'NREGP can redevelop small farmers' land productivity'

'NREGP can redevelop small farmers' land productivity'

Dr Shah, who was in Chennai to deliver a special lecture at the Madras Institute of Development Studies to honour its founder, the late eminent economist Dr Malcolm S Adiseshiah, spoke to M R Venkatesh of Deccan Herald on some major decisions the Plan Panel has taken recently. Excerpts:

You said the Mid-Term Appraisal (MTA) of the 11th Plan has just been completed. What are the areas that need urgent attention and correction?
One of the major areas we are focusing on is the National Rural Employment Guarantee Programme (NREGP) renamed after Mahatma Gandhi, because you know it is the single largest allocation of financial resources that the Government of India (GoI) is making in any programme. But in our view the potential of this programme is far from being realised. And a major series of reforms has to be initiated which has been outlined in the MTA. They are in consultation with the ministry of rural development and the states, so that we are bringing all the players on board. Because, you know the states are finally the major actors and what we find is that the six per cent that has been allotted to administrative costs is not being used properly. This should really be seen as professional support costs which should make the quality of the assets created under this programme improve dramatically. It should not be seen just as a cash transfer programme. Lots of people are arguing in favour of cash transfers rather than NREGP. So if NREGP is to be protected we need to ensure that qualitatively new kind of assets, water and livelihood security is created on the basis of the NREGP.

But farmers in different states are complaining they are not getting labour for agriculture as fallout of NREGP?
See, what we have done to take care of that concern is to actually widen the ambit of people who are entitled under the NREGP. For example, small and marginal farmers, we have now allowed as a major reform in this new government, to actually allow the NREGP work to happen on the lands of small and marginal farmers. And as you know, the majority of people working under NREGP are actually small and marginal farmers who are forced to work to labour outside their lands because the productivity of their own lands has become so poor. So NREGP money can be used to redevelop the productivity of the lands of small and marginal farmers. Then we could resolve the conflict that agriculture or farming is facing vis-à-vis NREGP.

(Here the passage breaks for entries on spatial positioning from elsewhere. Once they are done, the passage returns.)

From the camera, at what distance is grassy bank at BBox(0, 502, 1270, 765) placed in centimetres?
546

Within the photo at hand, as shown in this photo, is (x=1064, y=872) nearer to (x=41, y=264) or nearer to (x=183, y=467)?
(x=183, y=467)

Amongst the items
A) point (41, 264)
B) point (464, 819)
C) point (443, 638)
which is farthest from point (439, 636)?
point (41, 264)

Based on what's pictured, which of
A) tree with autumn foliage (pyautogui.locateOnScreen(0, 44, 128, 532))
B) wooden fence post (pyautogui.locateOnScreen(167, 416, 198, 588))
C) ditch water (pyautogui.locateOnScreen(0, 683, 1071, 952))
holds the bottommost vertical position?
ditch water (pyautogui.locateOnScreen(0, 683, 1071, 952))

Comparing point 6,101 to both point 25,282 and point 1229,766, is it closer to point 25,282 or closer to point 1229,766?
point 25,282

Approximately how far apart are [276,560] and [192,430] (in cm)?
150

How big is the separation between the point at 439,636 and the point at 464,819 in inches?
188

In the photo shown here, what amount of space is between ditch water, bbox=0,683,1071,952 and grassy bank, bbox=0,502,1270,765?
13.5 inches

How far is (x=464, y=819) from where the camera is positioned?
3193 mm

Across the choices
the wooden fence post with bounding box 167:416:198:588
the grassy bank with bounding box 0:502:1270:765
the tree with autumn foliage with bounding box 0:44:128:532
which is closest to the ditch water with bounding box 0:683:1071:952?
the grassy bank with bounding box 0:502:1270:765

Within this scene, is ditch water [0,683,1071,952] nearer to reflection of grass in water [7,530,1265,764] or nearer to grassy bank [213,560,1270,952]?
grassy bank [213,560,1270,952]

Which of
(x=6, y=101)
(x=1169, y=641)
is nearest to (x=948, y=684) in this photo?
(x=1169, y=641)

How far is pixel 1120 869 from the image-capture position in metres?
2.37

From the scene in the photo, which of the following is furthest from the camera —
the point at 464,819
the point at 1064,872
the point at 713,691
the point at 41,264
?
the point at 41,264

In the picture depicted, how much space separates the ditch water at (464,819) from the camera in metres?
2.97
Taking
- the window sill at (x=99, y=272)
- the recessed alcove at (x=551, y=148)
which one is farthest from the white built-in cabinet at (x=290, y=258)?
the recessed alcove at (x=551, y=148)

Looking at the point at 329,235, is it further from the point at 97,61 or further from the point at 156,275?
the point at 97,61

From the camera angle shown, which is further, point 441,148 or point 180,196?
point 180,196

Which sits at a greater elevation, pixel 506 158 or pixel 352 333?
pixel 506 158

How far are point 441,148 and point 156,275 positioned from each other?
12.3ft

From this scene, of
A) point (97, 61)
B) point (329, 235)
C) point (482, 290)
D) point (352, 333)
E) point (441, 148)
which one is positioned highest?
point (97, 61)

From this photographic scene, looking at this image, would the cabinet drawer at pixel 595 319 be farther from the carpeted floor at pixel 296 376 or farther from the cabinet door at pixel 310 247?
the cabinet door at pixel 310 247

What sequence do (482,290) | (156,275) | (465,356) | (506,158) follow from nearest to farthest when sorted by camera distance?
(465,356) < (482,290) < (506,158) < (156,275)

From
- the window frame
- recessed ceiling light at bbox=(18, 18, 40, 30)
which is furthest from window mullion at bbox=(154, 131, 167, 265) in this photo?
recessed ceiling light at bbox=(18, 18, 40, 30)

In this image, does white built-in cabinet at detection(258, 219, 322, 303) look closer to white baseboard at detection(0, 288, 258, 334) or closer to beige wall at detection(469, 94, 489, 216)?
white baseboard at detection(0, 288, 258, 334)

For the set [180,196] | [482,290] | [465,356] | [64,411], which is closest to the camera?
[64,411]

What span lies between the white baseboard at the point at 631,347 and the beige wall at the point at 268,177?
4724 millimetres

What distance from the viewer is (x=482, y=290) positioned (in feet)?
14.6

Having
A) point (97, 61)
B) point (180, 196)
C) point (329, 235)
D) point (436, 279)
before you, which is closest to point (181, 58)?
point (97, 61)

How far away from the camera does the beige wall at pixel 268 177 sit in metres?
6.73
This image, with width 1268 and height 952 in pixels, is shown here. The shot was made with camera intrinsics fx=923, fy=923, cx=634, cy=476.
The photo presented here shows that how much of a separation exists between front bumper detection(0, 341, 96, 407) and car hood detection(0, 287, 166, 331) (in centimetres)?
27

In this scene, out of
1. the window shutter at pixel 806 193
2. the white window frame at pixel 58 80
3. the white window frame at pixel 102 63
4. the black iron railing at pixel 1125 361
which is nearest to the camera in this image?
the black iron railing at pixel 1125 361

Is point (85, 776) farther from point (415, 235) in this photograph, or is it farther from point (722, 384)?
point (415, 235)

You mentioned about inter-linking of rivers being catastrophic. Could you throw some light on that please?
Yes, I must tell you that the MTA has taken a clear view on this issue. See, one of the major things that we are concerned is that the monsoon cycle itself can be jeopardised, if the inter-linking of rivers project is actually implemented the way it is visualised. Because, finally, the monsoon cycle arises from the Bay of Bengal’s low salinity layer which leads to high temperature and low pressure. Why does the low salinity layer arise? Because the fresh water of the rivers enter the sea. Now, if you are going to dam all the rivers and the fresh waters do not reach the sea at all, the salinity levels in the Bay of Bengal will actually go up. This in turn will not lead to the rise of high temperature and the low pressure zone being created over the Bay of Bengal. Thus, apart from posing a threat to fragile coastal eco-systems as damming rivers would cut down sediment supply, the rivers linking plan could threaten the very integrity of the monsoon system.
Is the Plan Panel considering the Suresh Tendulkar report on ‘Poverty Estimates’ so that the new ‘Food Security Bill’ could move ahead?

We have taken a view. We have accepted the Tendulkar Committee report in toto.
Accepted only for the purpose of the Food Security Bill?
No! No! This is an estimate of poverty. For the Bill, the GoI has to take a position on what they want to give as entitlements to people under the Food Security Act. That is a very different question. We set up the Tendulkar Committee which has determined the number of poor people in each state of this country. Now it is up to the GoI whether it wants to use this as a basis or something beyond this as a basis for providing entitlements under the Act. But the Planning Commission had to basically give the numbers of the poor people which it has done. This will be (henceforth) the official poverty line.